Use the entries below and reproduce exactly the lines from the one containing "What is management: principles" down to the one containing "R = distanza", both of them included.

**** Data in this exercise ****

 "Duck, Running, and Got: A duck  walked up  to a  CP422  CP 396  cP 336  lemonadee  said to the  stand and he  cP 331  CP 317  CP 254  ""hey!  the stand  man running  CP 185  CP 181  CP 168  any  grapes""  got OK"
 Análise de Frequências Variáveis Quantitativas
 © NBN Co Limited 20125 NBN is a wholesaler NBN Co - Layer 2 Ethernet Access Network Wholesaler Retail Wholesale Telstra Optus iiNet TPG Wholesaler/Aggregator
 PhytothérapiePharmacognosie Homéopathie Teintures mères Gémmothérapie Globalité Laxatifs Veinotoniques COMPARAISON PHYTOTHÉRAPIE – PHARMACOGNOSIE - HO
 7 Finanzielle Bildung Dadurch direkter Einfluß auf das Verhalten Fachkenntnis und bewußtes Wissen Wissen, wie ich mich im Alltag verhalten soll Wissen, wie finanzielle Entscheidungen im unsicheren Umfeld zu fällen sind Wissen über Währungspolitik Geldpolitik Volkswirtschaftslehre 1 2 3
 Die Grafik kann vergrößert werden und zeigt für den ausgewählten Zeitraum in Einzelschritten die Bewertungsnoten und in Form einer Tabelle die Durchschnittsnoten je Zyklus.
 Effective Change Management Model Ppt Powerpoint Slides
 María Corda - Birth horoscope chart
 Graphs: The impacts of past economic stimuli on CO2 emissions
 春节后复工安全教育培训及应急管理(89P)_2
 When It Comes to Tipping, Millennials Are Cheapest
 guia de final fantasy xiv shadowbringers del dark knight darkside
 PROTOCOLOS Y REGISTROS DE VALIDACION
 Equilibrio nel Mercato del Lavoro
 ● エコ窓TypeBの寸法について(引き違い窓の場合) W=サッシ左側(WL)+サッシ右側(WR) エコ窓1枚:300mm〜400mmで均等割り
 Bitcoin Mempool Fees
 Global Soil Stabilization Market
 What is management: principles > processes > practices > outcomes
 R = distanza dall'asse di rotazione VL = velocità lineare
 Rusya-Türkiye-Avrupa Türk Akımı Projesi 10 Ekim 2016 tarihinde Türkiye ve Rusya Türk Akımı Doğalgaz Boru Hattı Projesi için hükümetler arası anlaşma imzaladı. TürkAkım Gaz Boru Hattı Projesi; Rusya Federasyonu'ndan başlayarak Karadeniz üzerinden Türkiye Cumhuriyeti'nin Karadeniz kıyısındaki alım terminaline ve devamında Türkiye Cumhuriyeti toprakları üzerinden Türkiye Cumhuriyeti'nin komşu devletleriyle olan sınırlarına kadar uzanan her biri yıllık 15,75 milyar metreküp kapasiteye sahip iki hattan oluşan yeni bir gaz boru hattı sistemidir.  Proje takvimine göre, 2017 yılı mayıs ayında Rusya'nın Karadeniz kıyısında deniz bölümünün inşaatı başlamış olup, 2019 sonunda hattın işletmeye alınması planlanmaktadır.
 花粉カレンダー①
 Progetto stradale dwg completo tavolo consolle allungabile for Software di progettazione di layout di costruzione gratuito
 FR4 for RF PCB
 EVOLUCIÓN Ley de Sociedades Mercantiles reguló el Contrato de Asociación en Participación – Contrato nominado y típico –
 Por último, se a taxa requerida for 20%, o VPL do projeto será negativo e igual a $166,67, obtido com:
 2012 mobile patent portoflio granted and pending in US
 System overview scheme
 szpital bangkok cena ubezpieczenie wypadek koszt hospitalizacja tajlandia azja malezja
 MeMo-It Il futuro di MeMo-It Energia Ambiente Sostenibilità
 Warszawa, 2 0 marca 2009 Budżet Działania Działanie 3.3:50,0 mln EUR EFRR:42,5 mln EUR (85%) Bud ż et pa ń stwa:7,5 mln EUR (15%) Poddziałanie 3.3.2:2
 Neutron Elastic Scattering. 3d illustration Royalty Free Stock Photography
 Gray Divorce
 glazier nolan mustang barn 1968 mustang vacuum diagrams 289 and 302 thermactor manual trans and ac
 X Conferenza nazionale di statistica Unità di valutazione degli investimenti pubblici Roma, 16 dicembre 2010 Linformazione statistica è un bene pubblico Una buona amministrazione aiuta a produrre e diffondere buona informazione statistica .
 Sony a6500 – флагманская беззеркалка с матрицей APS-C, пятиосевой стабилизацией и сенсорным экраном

****

Result for this task »
 What is management: principles > processes > practices > outcomes
 R = distanza dall'asse di rotazione VL = velocità lineare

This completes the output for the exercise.